Reading passage:
Segment Open
Inhibition Of Ca2+Entry Mode Of Na+/Ca2+Exchanger Improves Survival Rate Of Rat Model For Heart Failure With Preserved Ejection Fraction

Background: Heart failure with preserved ejection fraction (HFPEF) has a poor prognosis as well as heart failure with reduced ejection fraction and its therapeutic strategy has not been established. Left ventricular (LV) fibrosis and stiffening play crucial roles in the development of HFPEF. Plasma level of digitalis-like factors (DLFs) is increased in about a half of patients with hypertension, a principal underlying cardiovascular disease of HFPEF. DLFs inhibit ion-pumping function of Na+/K+-ATPase and activate the Ca2+ entry mode of Na+/Ca2+ exchanger (NCX). It is also known that DLFs promote collagen production in fibroblasts. Objective: The objective of this study was to explore whether the pharmacological inhibition of the NCX entry mode is effective in preventing LV fibrosis and the development of HFPEF. Methods and Results: (1) Dahl salt-sensitive rats fed 8% NaCl diet from age 6 weeks served as hypertensive HFPEF model. In this model, 24-hour urine excretion of DLFs was greater than that in the age-matched control at compensatory hypertrophic and heart failure stages. (2) Continuous administration of ouabain for 14 weeks developed LV fibrosis without the changes in blood pressure in Sprague-Dawley rats irrespective of NaCl loading. (3) Ouabain elevated intracellular Ca2+ concentration through the entry of extracellular Ca2+, increased the phosphorylation level of p42/44 mitogen-activated protein kinases, and enhanced 3H-proline incorporation in cardiac fibroblast, and SEA0400, the inhibitor of the NCX entry mode, suppressed these in vitro effects of ouabain. (4) In the HFPEF model, chronic administration of SEA0400 at subdepressor dose prevented the elevation of LV filling pressure and improved the survival rate in association with the attenuation of LV fibrosis and stiffening. Conclusion: DLFs and the subsequently activated NCX entry mode may play an important role in the development of hypertensive HFPEF, and the blockade of the NCX entry mode may be a new therapeutic strategy for this phenotype of heart failure.
Segment Closed
Goal of the exercise: According to the abstract on heart failure with preserved ejection fraction, why might blocking the Ca2+ entry mode of the Na+/Ca2+ exchanger help against this condition? Answer in one to three sentences. The rows that come next are separate material, unrelated to the abstract.

Extracted records:
Segment Open
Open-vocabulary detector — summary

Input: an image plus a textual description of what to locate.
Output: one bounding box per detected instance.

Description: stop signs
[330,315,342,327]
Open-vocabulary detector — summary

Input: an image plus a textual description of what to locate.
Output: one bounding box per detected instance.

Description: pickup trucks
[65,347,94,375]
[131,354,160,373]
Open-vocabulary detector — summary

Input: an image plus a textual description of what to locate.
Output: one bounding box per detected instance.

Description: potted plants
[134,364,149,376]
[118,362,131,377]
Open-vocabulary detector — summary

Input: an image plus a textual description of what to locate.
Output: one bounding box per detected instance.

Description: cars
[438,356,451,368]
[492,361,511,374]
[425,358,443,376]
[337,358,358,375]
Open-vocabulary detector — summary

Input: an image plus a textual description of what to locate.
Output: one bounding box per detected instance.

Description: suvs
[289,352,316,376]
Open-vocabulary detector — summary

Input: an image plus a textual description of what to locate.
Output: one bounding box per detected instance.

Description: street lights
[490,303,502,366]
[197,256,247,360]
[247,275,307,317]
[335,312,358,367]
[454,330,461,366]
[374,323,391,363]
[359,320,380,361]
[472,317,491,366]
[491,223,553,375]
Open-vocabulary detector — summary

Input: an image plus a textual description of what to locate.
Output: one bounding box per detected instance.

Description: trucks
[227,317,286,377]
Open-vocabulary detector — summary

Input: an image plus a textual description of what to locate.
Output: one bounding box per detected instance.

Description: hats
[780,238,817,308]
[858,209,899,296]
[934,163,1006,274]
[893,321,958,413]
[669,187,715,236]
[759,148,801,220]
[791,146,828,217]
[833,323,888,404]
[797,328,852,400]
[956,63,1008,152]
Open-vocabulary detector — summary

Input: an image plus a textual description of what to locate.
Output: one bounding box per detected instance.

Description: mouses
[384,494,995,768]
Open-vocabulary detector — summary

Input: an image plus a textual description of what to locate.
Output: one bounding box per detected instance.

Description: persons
Segment Closed
Finished exercise: Left ventricular fibrosis and stiffening play crucial roles in the development of HFPEF. Digitalis-like factors, which are raised in about half of patients with hypertension (a principal underlying disease of HFPEF), activate the exchanger's Ca2+ entry mode and promote collagen production in fibroblasts. Blocking that entry mode could therefore prevent left ventricular fibrosis and the development of HFPEF.